Er trägt spürbar höhere Wahrscheinlichkeiten für Verspätung oder Stornierung durch Sturmsysteme im Vergleich zu anderen Jahreszeiten, auch wenn das kein Grund ist, die Überfahrt ganz zu vermeiden. Es ist ein Grund, eine Winterüberfahrt nicht mit knappen, nicht erstattbaren Weiterreiseplänen zu kombinieren.

Muss ich einen Mietwagen für die Südinsel im Voraus buchen?

Ja, besonders in der Hochsaison — Pictons Mietwagenverfügbarkeit ist im Verhältnis zur Zahl der Fähransleger an einem geschäftigen Sommertag wirklich begrenzt, und Reisende, die warten, bis sie gelandet sind, finden manchmal nichts verfügbar. Deinen Weiterreisewagen zusammen mit deinem Fährticket zu buchen ist der sicherere Ansatz.

Was passiert mit meinem Ticket, wenn ich meine Überfahrt wegen später Ankunft am Terminal verpasse?

Die Richtlinien variieren je nach Betreiber und Tarifstufe, aber eine wirklich späte Ankunft kann bedeuten, den Tarif bei den günstigsten Tickettypen komplett zu verlieren, oder eine Umbuchungsgebühr bei flexibleren Tarifen zu zahlen. Mit dem empfohlenen Puffer vor der Abfahrt anzukommen ist der einfachste Weg, diese Situation ganz zu vermeiden.

Sollte ich Interislander oder Bluebridge wählen?

Keiner ist über die Bank objektiv besser — Interislander führt generell größere Schiffe mit mehr Bordausstattung, während sich Bluebridge traditionell als die budgetfreundlichere Option positioniert hat, besonders bei Nachtüberfahrten. Aktuelle Tarife und Fahrpläne für deine konkreten Reisedaten zu vergleichen ist nützlicher als eine pauschale Empfehlung in die eine oder andere Richtung.

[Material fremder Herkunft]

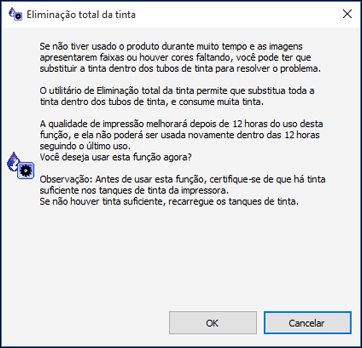 Eliminação total da tinta

Se não tiver usado o produto durante muito tempo e as imagens apresentarem faixas ou houver cores faltando, você pode ter que substituir a tinta dentro dos tubos de tinta para resolver o problema.

O utilitário de Eliminação total da tinta permite que substitua toda a tinta dentro dos tubos de tinta, e consume muita tinta.

A qualidade de impressão melhorará depois de 12 horas do uso desta função, e ela não poderá ser usada novamente dentro das 12 horas seguindo o último uso.
Você deseja usar esta função agora?

Observação: Antes de usar esta função, certifique-se de que há tinta suficiente nos tanques de tinta da impressora.
Se não houver tinta suficiente, recarregue os tanques de tinta.

OK

Cancelar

Lohnt sich Reiseversicherung speziell für die Fährüberfahrt?

Angesichts des echten Risikos wetterbedingter Verspätungen, die Weiterreiseanschlüsse betreffen — ja. Eine Reiseversicherung, die ausdrücklich Fährverspätungen und verpasste Anschlüsse abdeckt, ist eine sinnvolle, günstige Absicherung für jede Reiseroute mit engem Zeitplan auf beiden Seiten einer Cook-Strait-Buchung.

Ändert das Reisen mit Kindern etwas an diesen Buchungsüberlegungen?

Hauptsächlich bei Vorsichtsmaßnahmen gegen Seekrankheit und bei der Fahrzeugbuchung — Familien, die mit Auto reisen, sollten den Fahrzeugplatz besonders früh buchen, angesichts der begrenzteren Kapazität, und es lohnt sich, Vorsichtsmaßnahmen gegen Reisekrankheit im Voraus mit Kindern zu besprechen, statt zu warten, bis Symptome mitten in der Überfahrt auftreten.

Kann ich ein Fahrrad oder ein Haustier auf die Cook-Strait-Fähre mitnehmen?

Grundsätzlich ja, aber beides muss im Voraus als separater Posten gebucht werden, statt als kostenloses Zusatzgepäck behandelt oder in der Passagierlounge mitgeführt zu werden – für Fahrräder fällt in der Regel eine zusätzliche Gebühr an, und Haustiere reisen in einem dafür vorgesehenen Bereich auf dem Fahrzeugdeck. Bestätigen Sie die genaue Regelung bei Ihrem gewählten Betreiber während der Buchung, statt anzunehmen, sie entspreche einer früheren Fährerfahrung.